**Lines of data**

****

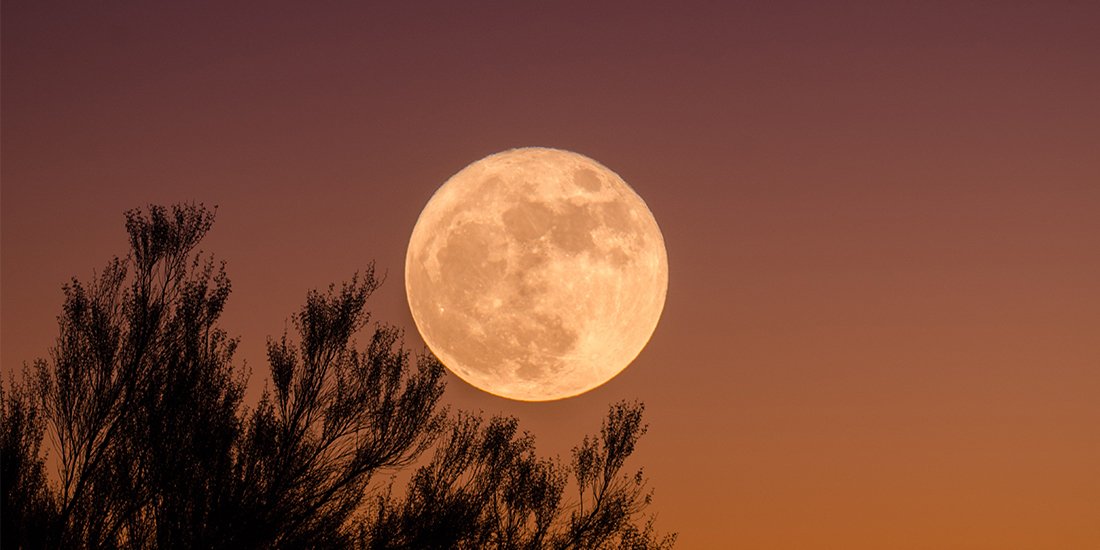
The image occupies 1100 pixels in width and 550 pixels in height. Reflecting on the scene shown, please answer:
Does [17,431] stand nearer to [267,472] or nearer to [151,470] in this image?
[151,470]

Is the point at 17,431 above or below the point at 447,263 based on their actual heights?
below

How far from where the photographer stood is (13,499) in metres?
14.5

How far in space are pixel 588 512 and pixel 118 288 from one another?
8.92 meters

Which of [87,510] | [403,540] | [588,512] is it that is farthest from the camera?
[588,512]

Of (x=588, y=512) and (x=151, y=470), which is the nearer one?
(x=151, y=470)

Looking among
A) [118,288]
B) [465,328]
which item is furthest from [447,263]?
[118,288]

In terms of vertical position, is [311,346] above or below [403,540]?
above

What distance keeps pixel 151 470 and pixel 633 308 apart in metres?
7.37

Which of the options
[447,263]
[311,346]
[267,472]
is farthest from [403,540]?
[447,263]

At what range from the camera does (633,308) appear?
51.6 ft

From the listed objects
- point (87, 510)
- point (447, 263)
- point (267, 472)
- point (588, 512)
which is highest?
point (447, 263)

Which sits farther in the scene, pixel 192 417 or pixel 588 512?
pixel 588 512

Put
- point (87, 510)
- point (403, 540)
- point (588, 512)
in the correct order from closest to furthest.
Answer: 1. point (87, 510)
2. point (403, 540)
3. point (588, 512)

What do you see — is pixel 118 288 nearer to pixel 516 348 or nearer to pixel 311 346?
pixel 311 346
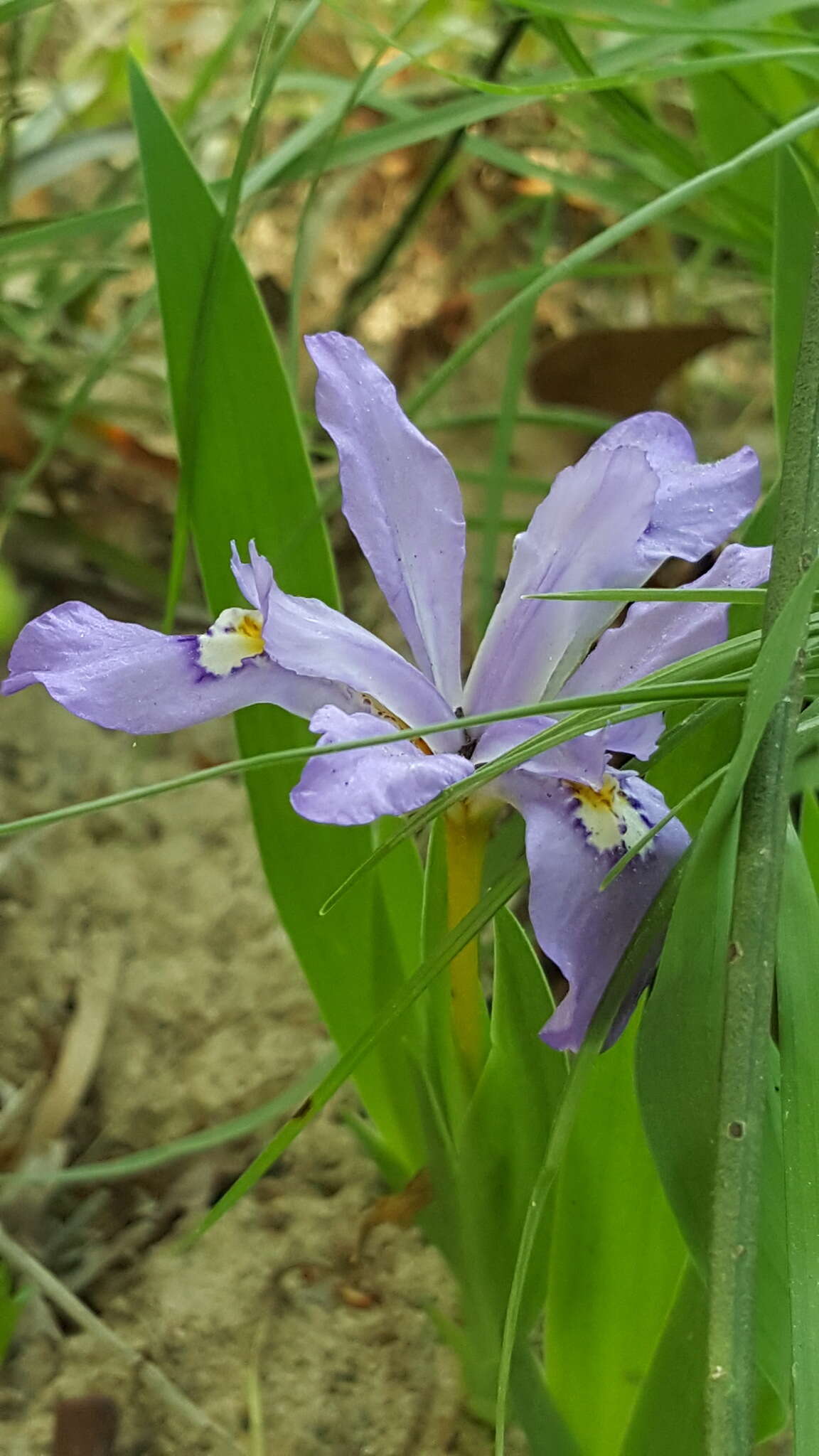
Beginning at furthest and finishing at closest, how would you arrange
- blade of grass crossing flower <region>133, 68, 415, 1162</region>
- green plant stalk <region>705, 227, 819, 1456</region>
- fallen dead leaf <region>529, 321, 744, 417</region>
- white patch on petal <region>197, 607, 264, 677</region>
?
1. fallen dead leaf <region>529, 321, 744, 417</region>
2. blade of grass crossing flower <region>133, 68, 415, 1162</region>
3. white patch on petal <region>197, 607, 264, 677</region>
4. green plant stalk <region>705, 227, 819, 1456</region>

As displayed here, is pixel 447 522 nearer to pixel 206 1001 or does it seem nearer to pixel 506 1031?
pixel 506 1031

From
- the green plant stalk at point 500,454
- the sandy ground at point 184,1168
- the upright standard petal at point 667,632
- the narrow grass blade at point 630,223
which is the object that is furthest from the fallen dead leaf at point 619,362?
the upright standard petal at point 667,632

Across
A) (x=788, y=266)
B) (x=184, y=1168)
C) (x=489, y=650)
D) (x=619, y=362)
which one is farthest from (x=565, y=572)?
(x=619, y=362)

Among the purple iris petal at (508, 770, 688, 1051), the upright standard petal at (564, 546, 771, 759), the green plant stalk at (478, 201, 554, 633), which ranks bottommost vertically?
the purple iris petal at (508, 770, 688, 1051)

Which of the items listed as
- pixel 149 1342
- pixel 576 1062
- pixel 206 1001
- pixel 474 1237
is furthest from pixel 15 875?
pixel 576 1062

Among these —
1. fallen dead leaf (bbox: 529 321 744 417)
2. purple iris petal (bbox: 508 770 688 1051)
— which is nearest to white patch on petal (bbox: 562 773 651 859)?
purple iris petal (bbox: 508 770 688 1051)

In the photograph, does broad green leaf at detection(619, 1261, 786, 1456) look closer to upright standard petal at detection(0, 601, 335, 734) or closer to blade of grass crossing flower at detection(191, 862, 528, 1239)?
blade of grass crossing flower at detection(191, 862, 528, 1239)
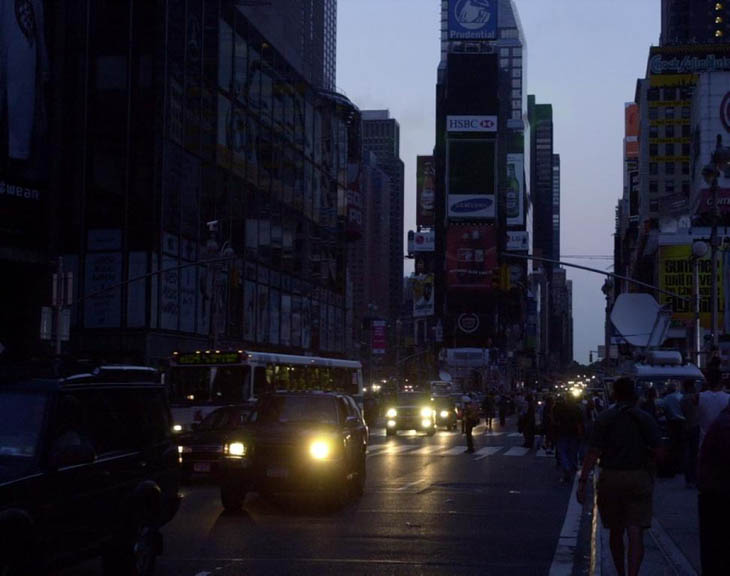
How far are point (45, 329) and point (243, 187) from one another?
91.3ft

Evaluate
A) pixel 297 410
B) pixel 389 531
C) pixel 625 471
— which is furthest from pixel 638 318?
pixel 625 471

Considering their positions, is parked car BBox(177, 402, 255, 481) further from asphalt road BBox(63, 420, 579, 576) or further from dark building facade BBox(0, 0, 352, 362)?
dark building facade BBox(0, 0, 352, 362)

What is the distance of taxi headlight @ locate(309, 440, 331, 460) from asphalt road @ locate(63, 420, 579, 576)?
0.82 metres

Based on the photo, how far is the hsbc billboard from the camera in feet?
611

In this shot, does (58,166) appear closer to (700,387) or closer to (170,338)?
(170,338)

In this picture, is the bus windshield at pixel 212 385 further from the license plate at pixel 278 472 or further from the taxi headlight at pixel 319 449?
the license plate at pixel 278 472

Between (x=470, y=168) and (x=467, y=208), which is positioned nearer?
(x=467, y=208)

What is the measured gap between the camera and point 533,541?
14.7m

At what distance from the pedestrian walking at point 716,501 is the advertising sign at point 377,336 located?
5143 inches

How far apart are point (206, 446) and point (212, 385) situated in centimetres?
813

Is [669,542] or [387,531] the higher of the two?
[669,542]

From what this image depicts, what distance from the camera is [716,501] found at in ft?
26.2

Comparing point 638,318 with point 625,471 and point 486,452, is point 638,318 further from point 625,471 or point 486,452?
point 625,471

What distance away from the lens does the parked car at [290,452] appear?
58.8 feet
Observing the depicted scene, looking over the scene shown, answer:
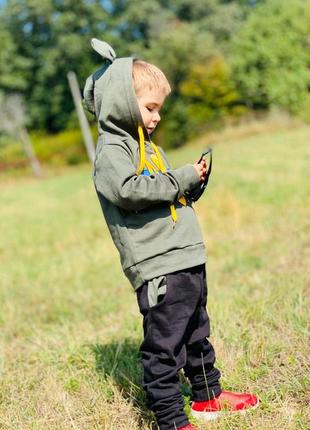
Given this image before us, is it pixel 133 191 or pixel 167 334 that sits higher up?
pixel 133 191

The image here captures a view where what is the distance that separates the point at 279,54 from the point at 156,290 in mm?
26879

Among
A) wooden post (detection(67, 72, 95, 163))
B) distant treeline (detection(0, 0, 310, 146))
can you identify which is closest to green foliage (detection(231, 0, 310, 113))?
distant treeline (detection(0, 0, 310, 146))

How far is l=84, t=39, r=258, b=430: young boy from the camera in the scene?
2.18 metres

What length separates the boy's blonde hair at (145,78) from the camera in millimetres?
2251

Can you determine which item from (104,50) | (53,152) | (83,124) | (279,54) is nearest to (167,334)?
(104,50)

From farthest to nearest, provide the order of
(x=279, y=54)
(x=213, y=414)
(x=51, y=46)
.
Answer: (x=51, y=46) < (x=279, y=54) < (x=213, y=414)

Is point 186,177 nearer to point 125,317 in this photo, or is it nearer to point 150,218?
point 150,218

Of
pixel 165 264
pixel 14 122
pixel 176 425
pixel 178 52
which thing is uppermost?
pixel 178 52

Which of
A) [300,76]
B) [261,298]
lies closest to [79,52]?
[300,76]

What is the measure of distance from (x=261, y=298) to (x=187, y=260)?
185cm

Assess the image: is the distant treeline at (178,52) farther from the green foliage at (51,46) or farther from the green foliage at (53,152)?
the green foliage at (53,152)

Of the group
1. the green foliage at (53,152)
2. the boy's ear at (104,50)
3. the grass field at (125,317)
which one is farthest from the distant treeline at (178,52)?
the boy's ear at (104,50)

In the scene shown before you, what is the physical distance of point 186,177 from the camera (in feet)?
7.28

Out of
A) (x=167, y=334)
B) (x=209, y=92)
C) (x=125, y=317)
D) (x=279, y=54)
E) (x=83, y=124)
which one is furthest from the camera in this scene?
(x=209, y=92)
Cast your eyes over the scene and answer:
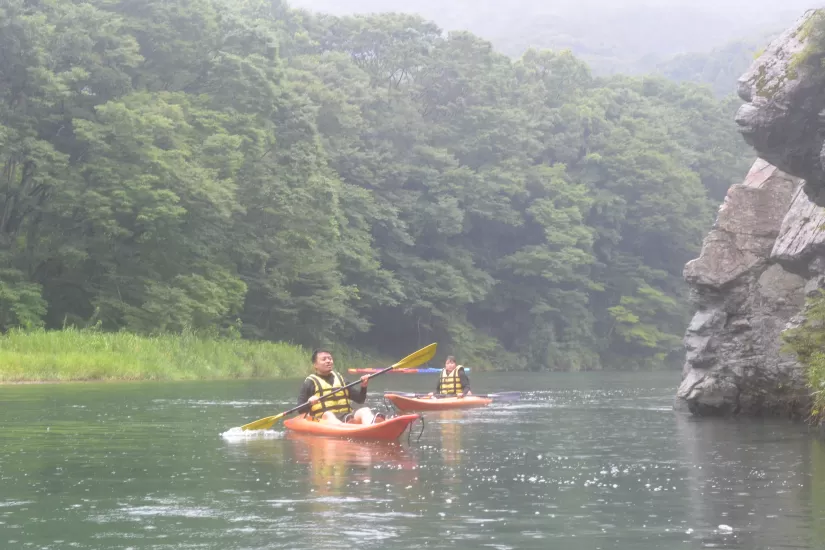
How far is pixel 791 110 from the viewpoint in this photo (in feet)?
55.3

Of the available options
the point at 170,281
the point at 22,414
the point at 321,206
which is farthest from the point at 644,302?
the point at 22,414

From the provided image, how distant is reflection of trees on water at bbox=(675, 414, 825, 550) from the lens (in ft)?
29.9

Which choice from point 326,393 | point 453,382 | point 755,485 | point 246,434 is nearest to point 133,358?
point 453,382

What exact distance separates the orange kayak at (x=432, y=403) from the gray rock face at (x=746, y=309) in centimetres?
465

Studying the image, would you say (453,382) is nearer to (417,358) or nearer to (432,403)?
(432,403)

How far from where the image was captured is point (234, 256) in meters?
46.9

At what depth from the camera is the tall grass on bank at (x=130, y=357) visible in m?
32.4

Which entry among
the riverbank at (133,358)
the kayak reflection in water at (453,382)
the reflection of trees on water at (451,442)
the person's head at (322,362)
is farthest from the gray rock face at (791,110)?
the riverbank at (133,358)

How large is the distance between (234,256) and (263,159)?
3823 mm

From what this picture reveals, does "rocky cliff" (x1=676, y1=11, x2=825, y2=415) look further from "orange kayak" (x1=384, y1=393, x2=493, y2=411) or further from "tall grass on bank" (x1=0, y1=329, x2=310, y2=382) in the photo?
"tall grass on bank" (x1=0, y1=329, x2=310, y2=382)

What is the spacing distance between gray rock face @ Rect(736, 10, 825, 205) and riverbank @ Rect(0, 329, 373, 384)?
2033 cm

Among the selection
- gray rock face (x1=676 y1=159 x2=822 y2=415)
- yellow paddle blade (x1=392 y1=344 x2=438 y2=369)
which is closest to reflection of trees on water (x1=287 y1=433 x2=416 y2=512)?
yellow paddle blade (x1=392 y1=344 x2=438 y2=369)

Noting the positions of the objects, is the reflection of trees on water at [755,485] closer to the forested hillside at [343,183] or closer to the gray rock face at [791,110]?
the gray rock face at [791,110]

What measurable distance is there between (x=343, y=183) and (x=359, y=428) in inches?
1556
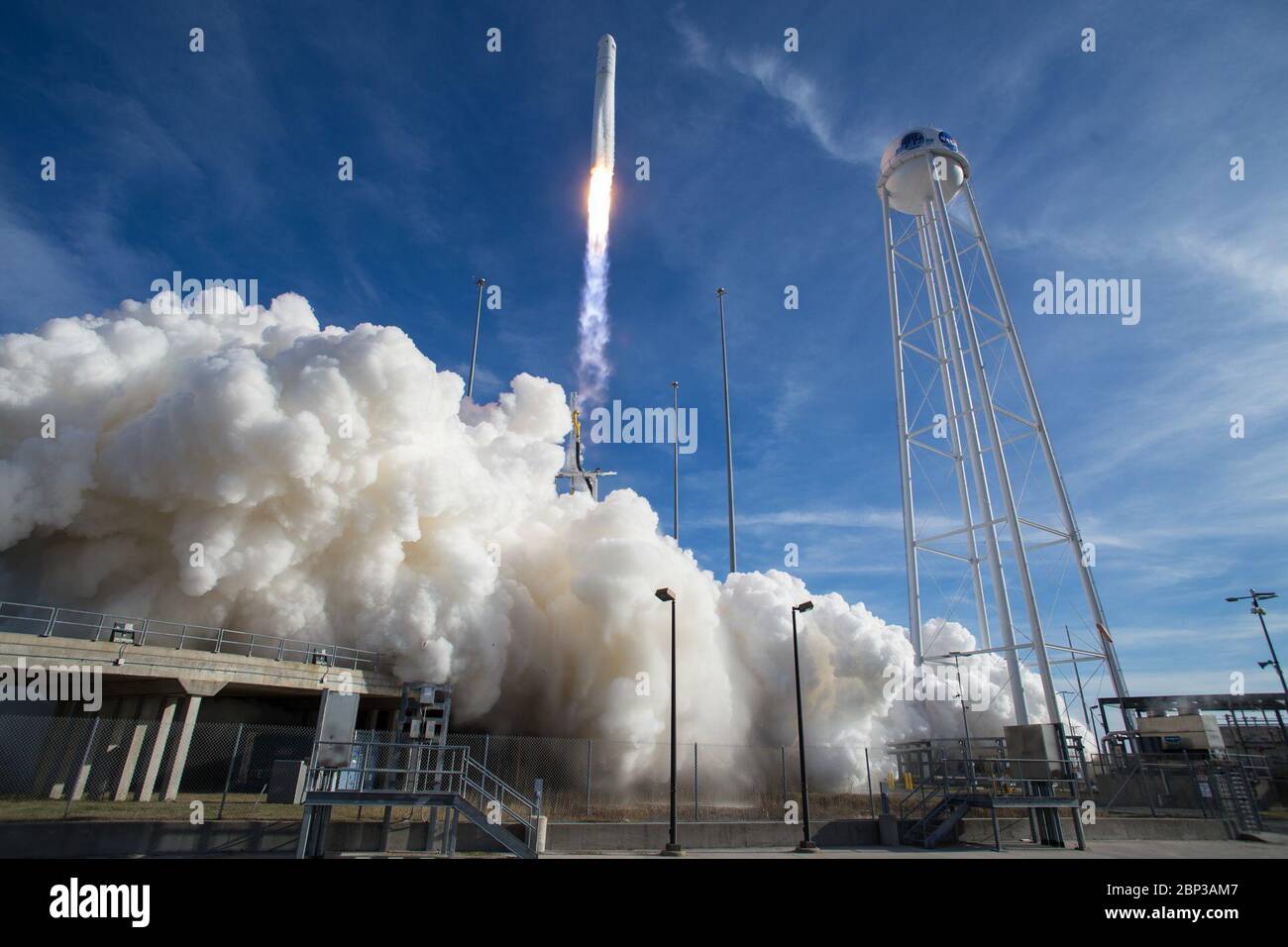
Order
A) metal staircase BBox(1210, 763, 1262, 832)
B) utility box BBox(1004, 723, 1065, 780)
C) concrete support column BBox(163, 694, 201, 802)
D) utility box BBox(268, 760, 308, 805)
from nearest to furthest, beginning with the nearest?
1. concrete support column BBox(163, 694, 201, 802)
2. utility box BBox(1004, 723, 1065, 780)
3. utility box BBox(268, 760, 308, 805)
4. metal staircase BBox(1210, 763, 1262, 832)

****

**Goal**
Starting at the line that holds "Noting the positions", repeat every line through the end of the listing exactly as written, skipping any picture.

**Expected answer**
Noting the positions of the objects, is the reflection of trees on water at [755,485] closer to the forested hillside at [343,183] or closer to the gray rock face at [791,110]?
the gray rock face at [791,110]

What measurable distance is there between (x=343, y=183) and (x=359, y=428) in inches?
1556
Order
A) metal staircase BBox(1210, 763, 1262, 832)
B) utility box BBox(1004, 723, 1065, 780)
C) concrete support column BBox(163, 694, 201, 802)
D) utility box BBox(268, 760, 308, 805)
from nearest to furthest, beginning with the nearest?
1. concrete support column BBox(163, 694, 201, 802)
2. utility box BBox(1004, 723, 1065, 780)
3. utility box BBox(268, 760, 308, 805)
4. metal staircase BBox(1210, 763, 1262, 832)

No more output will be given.